TEXT SECTION:
Five ways to enforce the new rule:

1. Never go anywhere with anyone without asking permission first
This is the new fundamental rule to keeping kids safe. This rule must NEVER be broken. Regardless of if it is a school, public or family function, work with your children to ensure they always ask an adult for permission before going off with ANYONE.

Classic “what if” scenarios are worth their weight in gold. “You are at school and walking back to class after snack when a man comes up to you and says he is looking for his son’s class. He asks you to go with him to show him where it is. Do you go?”

Use tempting scenarios that are relevant to your child, such as puppies or toys, and discuss safe options and strategies in each case.

2. Your personal alarm
Children have an innate sensitive personal alarm, which we can teach them to use. This is their natural defence system. Work with them to identify and recognise the physical and environmental signals that cause their alarm to sound. Knowing that a rush of adrenalin will cause physiological changes in our bodies and activate our personal alarm is a good start. A child’s personal alarm will present the same physical and emotional cues that an adult’s will.

3. Trust your instincts

Have you ever gotten “the creeps”? Maybe it’s the idea of snakes, mice or heights that does it for your child. Encourage them to draw on how it feels when they get the creeps. Instincts are those feelings you get when something or someone makes you feel uncomfortable. Instincts are the physiological changes that happen to our body when our personal alarm goes off.

Physiological changes include noticing that you feel scared or nervous, your tummy feels upset and your
heart is racing. And you know what? Our personal alarm is right 100% of the time.

EXERCISES TO COMPLETE:
1 - In the child-safety text, list every physiological change named under "Trust your instincts."
2 - Carry on the child-safety text from the end of its last sentence.

Stored entries:

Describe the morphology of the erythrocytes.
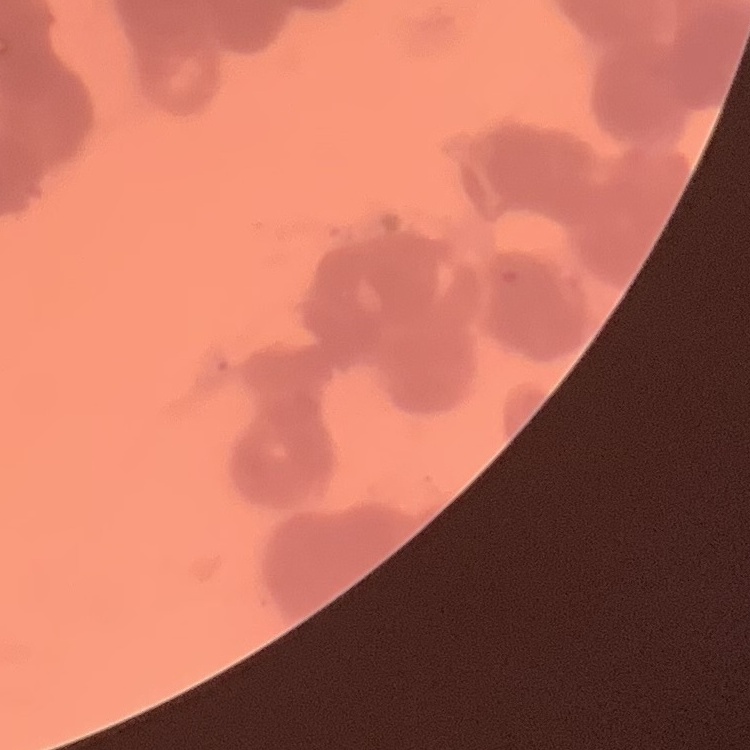
Rouleaux formation.

stain = Field's or Giemsa
preparation = thin blood smear
image type = square crop of a larger photomicrographState which parasite is depicted.
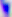
Toxoplasma gondii.

{
  "magnification": "400x",
  "modality": "photomicrograph"
}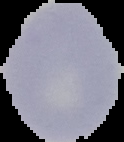

Cell region segmented out of the field of view; the surrounding area is masked to black. From a thin blood smear. Malaria status: uninfected. Image is 124×142 pixels.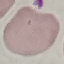

malaria_status: uninfected
stain: Giemsa
preparation: thin smear
capture: smartphone through the microscope eyepiece
image_type: cell patch, automatically extracted from a larger field of view and resized to 64 × 64 pixels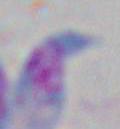

modality: micrograph
magnification: 1000x
identification: Toxoplasma gondiiGive the position of every malaria parasite.
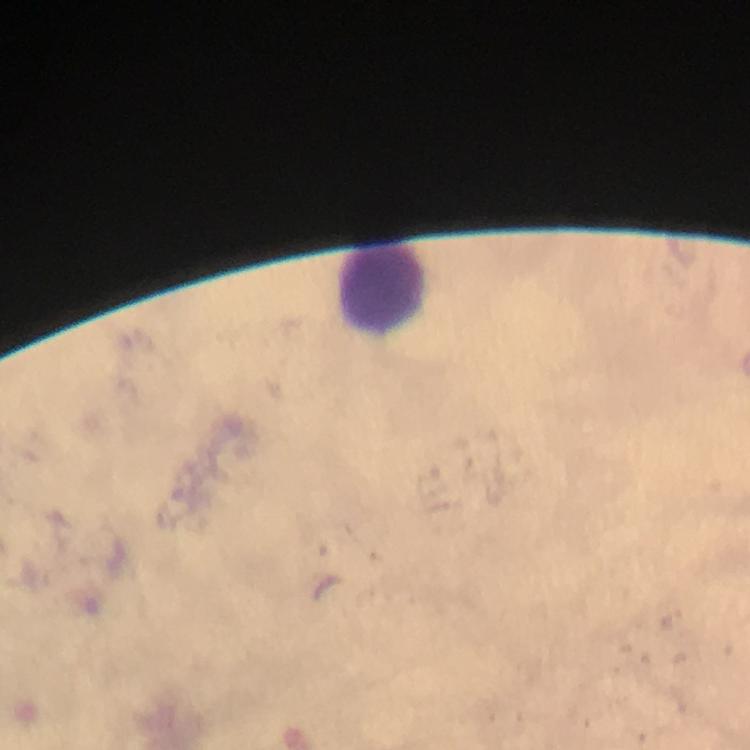

No malaria parasites seen.

Approximate object centers, in pixels from the top-left corner.
Summary:
  - Leukocyte locations: (x=383, y=288)
  - Stain: Giemsa
  - Preparation: thick smear
  - Context: from a malaria diagnostic workup
  - Immersion oil: used
  - Cropped from: a single field of view
  - Image size: 750×750 pixels
  - Capture: smartphone photograph through a microscope
  - Magnification: 100x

RESULTS OF THE EXERCISE:
1 -
- Feeling scared or nervous
- An upset tummy
- A racing heart

2 -
4. Personal space vs. safety zone
Most kids understand the concept of personal space. How many times have we heard, “Stop invading my personal space!” Most people feel comfortable within an arm’s length of others. However, do your kids recognise their safety zone? Teach your child to be aware of their surroundings. If a “strange” person is too close, suggest they back away and maintain their safety zone. A safety zone is much bigger than your personal space – at least three giant steps bigger.

5. Safe places, safe people
There are times when a child must ask for help quickly and instinctively. We already know that not all strangers are bad, that most strangers will help a child who is lost or upset. It is situations that are safe, not places. Talk with your child and reinforce that he or she must ALWAYS use his or her skills with ALL people, including those presumed safe. Encourage your child to tell an adult they trust when someone or something has frightened them.

As parents we need to empower our children with self-confidence and trust in their ability to sense when something is just not right. It doesn’t matter if they can articulate it; they just have to feel it.

For more ideas to keep kids safe visit the Daniel Morcombe Foundation.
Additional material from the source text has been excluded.